The settlement is the maximum amount covered by the insurance policy for the sheriff’s department and will payout between $1,000 and $6,000 per student. Students who were subjected to more invasive searches will get higher payouts. Any leftover settlement money, after 15 percent attorney fees, will go into a fund to help local high school students.

“This situation has never been about compensation,” said Amaryllis Coleman, whose daughter was one of the students who said she felt sexually violated by the deputies. “It has always been about our daughter and her civil rights being violated. My husband and I see firsthand how that search has traumatized our daughter psychologically and medically.”

The settlement is the latest twist in a case that stunned the small community east of Albany when it learned that hundreds of teenagers were not allowed to contact their parents during the four-hour ordeal. The incident was captured by high-resolution school surveillance video.

Female students said deputies inserted their fingers inside their bras, touching them and exposing parts of their breasts in front of other students. Other girls said deputies touched their underwear and genital area, placing their hands inside the waistband of their underwear or up their dresses. Male students accused deputies of touching their genital areas.

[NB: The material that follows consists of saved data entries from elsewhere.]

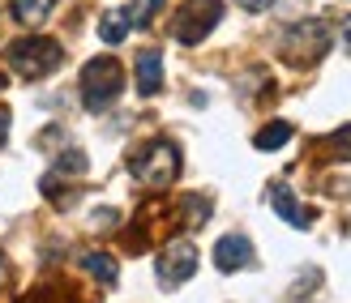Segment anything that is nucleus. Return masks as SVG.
Instances as JSON below:
<instances>
[{
    "label": "nucleus",
    "mask_w": 351,
    "mask_h": 303,
    "mask_svg": "<svg viewBox=\"0 0 351 303\" xmlns=\"http://www.w3.org/2000/svg\"><path fill=\"white\" fill-rule=\"evenodd\" d=\"M129 171L137 184L146 188H167L176 184V175H180V150L171 146V141H146L137 154H129Z\"/></svg>",
    "instance_id": "obj_1"
},
{
    "label": "nucleus",
    "mask_w": 351,
    "mask_h": 303,
    "mask_svg": "<svg viewBox=\"0 0 351 303\" xmlns=\"http://www.w3.org/2000/svg\"><path fill=\"white\" fill-rule=\"evenodd\" d=\"M125 90V68H120L116 56H95L82 68V103L90 111H108V107L120 98Z\"/></svg>",
    "instance_id": "obj_2"
},
{
    "label": "nucleus",
    "mask_w": 351,
    "mask_h": 303,
    "mask_svg": "<svg viewBox=\"0 0 351 303\" xmlns=\"http://www.w3.org/2000/svg\"><path fill=\"white\" fill-rule=\"evenodd\" d=\"M60 60H64L60 43L56 39H43V34H30V39L9 43V64H13V73L26 77V81H39L47 73H56Z\"/></svg>",
    "instance_id": "obj_3"
},
{
    "label": "nucleus",
    "mask_w": 351,
    "mask_h": 303,
    "mask_svg": "<svg viewBox=\"0 0 351 303\" xmlns=\"http://www.w3.org/2000/svg\"><path fill=\"white\" fill-rule=\"evenodd\" d=\"M219 17H223V0H184L180 13H176V43H184V47H197L210 30L219 26Z\"/></svg>",
    "instance_id": "obj_4"
},
{
    "label": "nucleus",
    "mask_w": 351,
    "mask_h": 303,
    "mask_svg": "<svg viewBox=\"0 0 351 303\" xmlns=\"http://www.w3.org/2000/svg\"><path fill=\"white\" fill-rule=\"evenodd\" d=\"M326 47H330V26L322 22V17H308V22H295V26L287 30L283 56H287L291 64H313V60L326 56Z\"/></svg>",
    "instance_id": "obj_5"
},
{
    "label": "nucleus",
    "mask_w": 351,
    "mask_h": 303,
    "mask_svg": "<svg viewBox=\"0 0 351 303\" xmlns=\"http://www.w3.org/2000/svg\"><path fill=\"white\" fill-rule=\"evenodd\" d=\"M154 274H159L163 287H180V282H189L193 274H197V248H193L189 239L167 243L163 256L154 261Z\"/></svg>",
    "instance_id": "obj_6"
},
{
    "label": "nucleus",
    "mask_w": 351,
    "mask_h": 303,
    "mask_svg": "<svg viewBox=\"0 0 351 303\" xmlns=\"http://www.w3.org/2000/svg\"><path fill=\"white\" fill-rule=\"evenodd\" d=\"M215 265H219L223 274L249 269V265H253V243H249V235H223L215 243Z\"/></svg>",
    "instance_id": "obj_7"
},
{
    "label": "nucleus",
    "mask_w": 351,
    "mask_h": 303,
    "mask_svg": "<svg viewBox=\"0 0 351 303\" xmlns=\"http://www.w3.org/2000/svg\"><path fill=\"white\" fill-rule=\"evenodd\" d=\"M270 205H274V213H278L287 226H295V230L313 226V209H304L300 201H295V192H291L287 184H274V188H270Z\"/></svg>",
    "instance_id": "obj_8"
},
{
    "label": "nucleus",
    "mask_w": 351,
    "mask_h": 303,
    "mask_svg": "<svg viewBox=\"0 0 351 303\" xmlns=\"http://www.w3.org/2000/svg\"><path fill=\"white\" fill-rule=\"evenodd\" d=\"M163 85V56L154 47H146L142 56H137V94L142 98H154Z\"/></svg>",
    "instance_id": "obj_9"
},
{
    "label": "nucleus",
    "mask_w": 351,
    "mask_h": 303,
    "mask_svg": "<svg viewBox=\"0 0 351 303\" xmlns=\"http://www.w3.org/2000/svg\"><path fill=\"white\" fill-rule=\"evenodd\" d=\"M129 30H133L129 13H116V9H112V13H103V17H99V39H103V43H112V47H116V43H125V39H129Z\"/></svg>",
    "instance_id": "obj_10"
},
{
    "label": "nucleus",
    "mask_w": 351,
    "mask_h": 303,
    "mask_svg": "<svg viewBox=\"0 0 351 303\" xmlns=\"http://www.w3.org/2000/svg\"><path fill=\"white\" fill-rule=\"evenodd\" d=\"M51 5H56V0H13V17L22 26H43Z\"/></svg>",
    "instance_id": "obj_11"
},
{
    "label": "nucleus",
    "mask_w": 351,
    "mask_h": 303,
    "mask_svg": "<svg viewBox=\"0 0 351 303\" xmlns=\"http://www.w3.org/2000/svg\"><path fill=\"white\" fill-rule=\"evenodd\" d=\"M82 265H86V274H95L103 282V287H116V282H120V269H116V261L108 252H86Z\"/></svg>",
    "instance_id": "obj_12"
},
{
    "label": "nucleus",
    "mask_w": 351,
    "mask_h": 303,
    "mask_svg": "<svg viewBox=\"0 0 351 303\" xmlns=\"http://www.w3.org/2000/svg\"><path fill=\"white\" fill-rule=\"evenodd\" d=\"M291 141V124L287 120H274V124H266L257 137H253V146L257 150H278V146H287Z\"/></svg>",
    "instance_id": "obj_13"
},
{
    "label": "nucleus",
    "mask_w": 351,
    "mask_h": 303,
    "mask_svg": "<svg viewBox=\"0 0 351 303\" xmlns=\"http://www.w3.org/2000/svg\"><path fill=\"white\" fill-rule=\"evenodd\" d=\"M159 9H163V0H133L125 13H129V22H133L137 30H146V26L154 22V13H159Z\"/></svg>",
    "instance_id": "obj_14"
},
{
    "label": "nucleus",
    "mask_w": 351,
    "mask_h": 303,
    "mask_svg": "<svg viewBox=\"0 0 351 303\" xmlns=\"http://www.w3.org/2000/svg\"><path fill=\"white\" fill-rule=\"evenodd\" d=\"M86 167H90V163H86V154H82V150H64L56 163H51V175H82Z\"/></svg>",
    "instance_id": "obj_15"
},
{
    "label": "nucleus",
    "mask_w": 351,
    "mask_h": 303,
    "mask_svg": "<svg viewBox=\"0 0 351 303\" xmlns=\"http://www.w3.org/2000/svg\"><path fill=\"white\" fill-rule=\"evenodd\" d=\"M326 150H330V158H343V163H351V124H343L339 133H330Z\"/></svg>",
    "instance_id": "obj_16"
},
{
    "label": "nucleus",
    "mask_w": 351,
    "mask_h": 303,
    "mask_svg": "<svg viewBox=\"0 0 351 303\" xmlns=\"http://www.w3.org/2000/svg\"><path fill=\"white\" fill-rule=\"evenodd\" d=\"M184 218H189V226H206L210 201H206V197H189V201H184Z\"/></svg>",
    "instance_id": "obj_17"
},
{
    "label": "nucleus",
    "mask_w": 351,
    "mask_h": 303,
    "mask_svg": "<svg viewBox=\"0 0 351 303\" xmlns=\"http://www.w3.org/2000/svg\"><path fill=\"white\" fill-rule=\"evenodd\" d=\"M116 218H120L116 209H99V213H95V226H99V230H108V226H116Z\"/></svg>",
    "instance_id": "obj_18"
},
{
    "label": "nucleus",
    "mask_w": 351,
    "mask_h": 303,
    "mask_svg": "<svg viewBox=\"0 0 351 303\" xmlns=\"http://www.w3.org/2000/svg\"><path fill=\"white\" fill-rule=\"evenodd\" d=\"M236 5H240V9H249V13H261V9H270L274 0H236Z\"/></svg>",
    "instance_id": "obj_19"
},
{
    "label": "nucleus",
    "mask_w": 351,
    "mask_h": 303,
    "mask_svg": "<svg viewBox=\"0 0 351 303\" xmlns=\"http://www.w3.org/2000/svg\"><path fill=\"white\" fill-rule=\"evenodd\" d=\"M5 137H9V111H0V146H5Z\"/></svg>",
    "instance_id": "obj_20"
},
{
    "label": "nucleus",
    "mask_w": 351,
    "mask_h": 303,
    "mask_svg": "<svg viewBox=\"0 0 351 303\" xmlns=\"http://www.w3.org/2000/svg\"><path fill=\"white\" fill-rule=\"evenodd\" d=\"M343 47L351 51V17H343Z\"/></svg>",
    "instance_id": "obj_21"
},
{
    "label": "nucleus",
    "mask_w": 351,
    "mask_h": 303,
    "mask_svg": "<svg viewBox=\"0 0 351 303\" xmlns=\"http://www.w3.org/2000/svg\"><path fill=\"white\" fill-rule=\"evenodd\" d=\"M5 274H9V269H5V261H0V282H5Z\"/></svg>",
    "instance_id": "obj_22"
},
{
    "label": "nucleus",
    "mask_w": 351,
    "mask_h": 303,
    "mask_svg": "<svg viewBox=\"0 0 351 303\" xmlns=\"http://www.w3.org/2000/svg\"><path fill=\"white\" fill-rule=\"evenodd\" d=\"M0 90H5V77H0Z\"/></svg>",
    "instance_id": "obj_23"
}]
</instances>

The nature of the search has drawn widespread condemnation for being a gross violation of the students’ constitutional rights. Deputies found no drugs inside the school.

“The students’ voices have been heard,” said Crystal Redd, an attorney with the Southern Center for Human Rights. “They took steps to ensure that these illegal searches would not go unnoticed.”

If a federal judge approves the settlement, the sheriff’s legal troubles do not go away. He and two of his deputies face criminal charges after a Worth grand jury indicted them last month. No trial date has been set, but the sheriff faces potential prison time if convicted of violation of oath of office, false imprisonment — both felonies — as well as sexual battery, a misdemeanor.

Gov. Nathan Deal suspended the sheriff Monday pending the outcome of the criminal case.

Hobby’s criminal defense attorney, Norman Crowe Jr., did not return phone messages before deadline. He has previously said Hobby violated no laws and would be cleared at trial.

Hobby has said little publicly about the search since it became controversial.

Just days after the search, the sheriff defended his actions and told Albany television station WALB-TV he was looking for drugs because he suspected they were present. A search by the Sylvester Police Department just weeks earlier failed to turn up drugs, but the sheriff said it wasn’t thorough enough.

Hobby initially entered the school with a target list of 13 students, but the search quickly evolved into a schoolwide lock-down. Nine students subjected to the search filed a federal civil rights lawsuit in June, with the help of the Southern Center for Human Rights and attorney Begnaud’s Atlanta law firm.

District Attorney Paul Bowden, whose circuit includes Worth County, sent a letter to Deal after Hobby’s indictment outlining the case. It said Hobby failed to halt the intrusive body searches of hundreds of high schools students even after one deputy expressed concerns about the search methods, according to Bowden’s letter.

Hobby admitted to investigators that one of his female deputies expressed concern about another deputy’s search tactics, but the sheriff left it to her to address with her colleague, the letter said. The sheriff told investigators he witnessed the same deputy conducting a search in a manner that he claims he did not direct, but the sheriff did nothing to stop it.

The sheriff “by his own admission failed to take any action to address this issue,” according to the letter.

From the beginning, speculation has spread across Worth County that the strange search — one of the starkest cases of law enforcement overreach in recent Georgia history — had some thing to do with Hobby’s son, Zachary Lewis Hobby. His arrest last month on an unrelated drug charge of possession of marijuana with intent to distribute renewed that speculation.

Zachary, 17, had been a student at Worth County High School for part of last year, but was not enrolled at the school at the time of the April search.